В квартире бабку Дуню терпели. Терпели внуки, дети, зять, терпели соседи. Терпели, как терпят стихию. Бабка Дуня не была сварливой, не шпыняла "молодое поколение". Бабка Дуня просто была разговорчивой.
Имея светлую память, она часами изводила слушателей. Когда Сашка, случалось, попадал в волны ее воспоминаний, то изображал на лице стопроцентное внимание, кивал головой, удивлялся, негодовал, прицокивал языком, разводил руками - вовсю подыгрывал старухе, но никогда толком не вслушивался в ее рассказы, ни разу за много лет не потрудился заинтересоваться, вдуматься. И сейчас, вежливо улыбнувшись, сказав: "Здрасте, ба Дуня", Сашка взял со стола бутерброд, пакет с молоком и направился было в комнату. Но бабка, одичавшая за полдня одиночества, сразу принялась за дело.
- Ты слышь-ка, Ляксандр!
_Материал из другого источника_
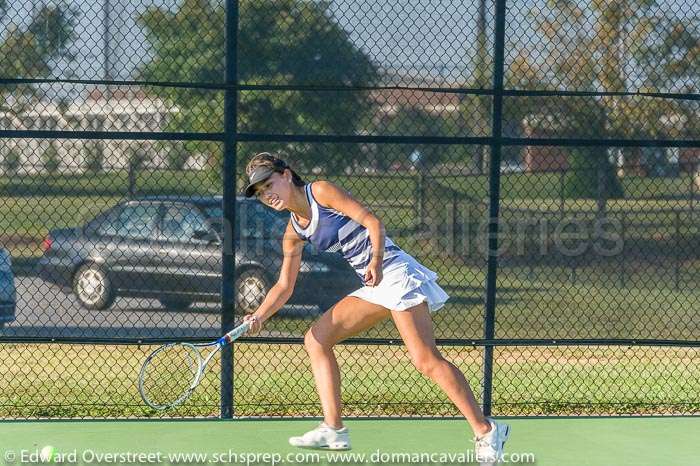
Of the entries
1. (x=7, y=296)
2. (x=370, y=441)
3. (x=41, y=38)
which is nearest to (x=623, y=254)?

Я ведь аккурат в тот раз четвертым, Петюнькой, ходила, а Маша, Степанида да Клава уже большие были.
У Сашки заныло сердце, но он все же не позволил себе повернуться к бабке спиной и так вот просто уйти. Он прислонился к дверному косяку, изобразил на лице внимание и затих, сглатывая подступившую к горлу тоску. Бабка, воодушевившись, заговорила опять.
- Время было голодное, - журчала она, вытирая пригоршней губы. - И талдычит мой Михеич: не поехать ли вам, говорит, к брату, к Петру, погостить. Место там хлебное. Перебьетесь хучь с год, а к тому времени дело-то, глядишь, поправится. Жил Петр-то на станции Хреновое Воронежской губернии. Как с войны ехал, встретил по пути девку тамошнюю, так в Хреновом и остался.
Бабка Дуня перевела дух, глянула голубыми глазами сквозь Сашку, сквозь стену за ним в даль прошедшего.
- Петр-то мужик был хозяйственный, к нашим ребятишкам добрый: на Рождество либо на Пасху завсегда гостинчик пришлет. Помыкала я, помыкала и решила ехать. Не поеду, думаю, ребятишки с голоду начнут пухнуть. Да и самой неделю-другую родить приспевает. Все, думаю, на вольготных харчах младенчика выходить сподручней. Решила - поехала.
Ощутив в себе ту прежнюю решимость, она встала, бойко протопала через кухню, остановилась перед Сашкой.
- Ехали-то мы, золотой мой, ехали, ехали-ехали, семь ден до того Хренового ехали. А со мной-то детишек трое, в себе четвертый, да харчи, да из одежи кой-чего. Где силы брались! В вагоне духота, люди друг на дружке сидят. Что ни полустанок - то дров нет, то вода вышла, то машинист сбежал. По вагонам жиганы шастают, чужое добро выглядывают. Семь ночей не спала, харчи, одежу сторожила, по нужде отойти страшилась. Вылезли мы на своей станции. "Хреновое?" - спрашиваю. "Хреновое, Хреновое, Хреновое Воронежской губернии", - люди отвечают. Сижу я, ревмя реву от радости: эку муку вынесла, до хлебных мест добралась. Дала ребятишкам по котомочке. Бегут они поперед, тоже радуются, а я сзади иду, живот руками держу. Доплелась до Петрова дома, здрасьте не сказала - на пороге и опросталась.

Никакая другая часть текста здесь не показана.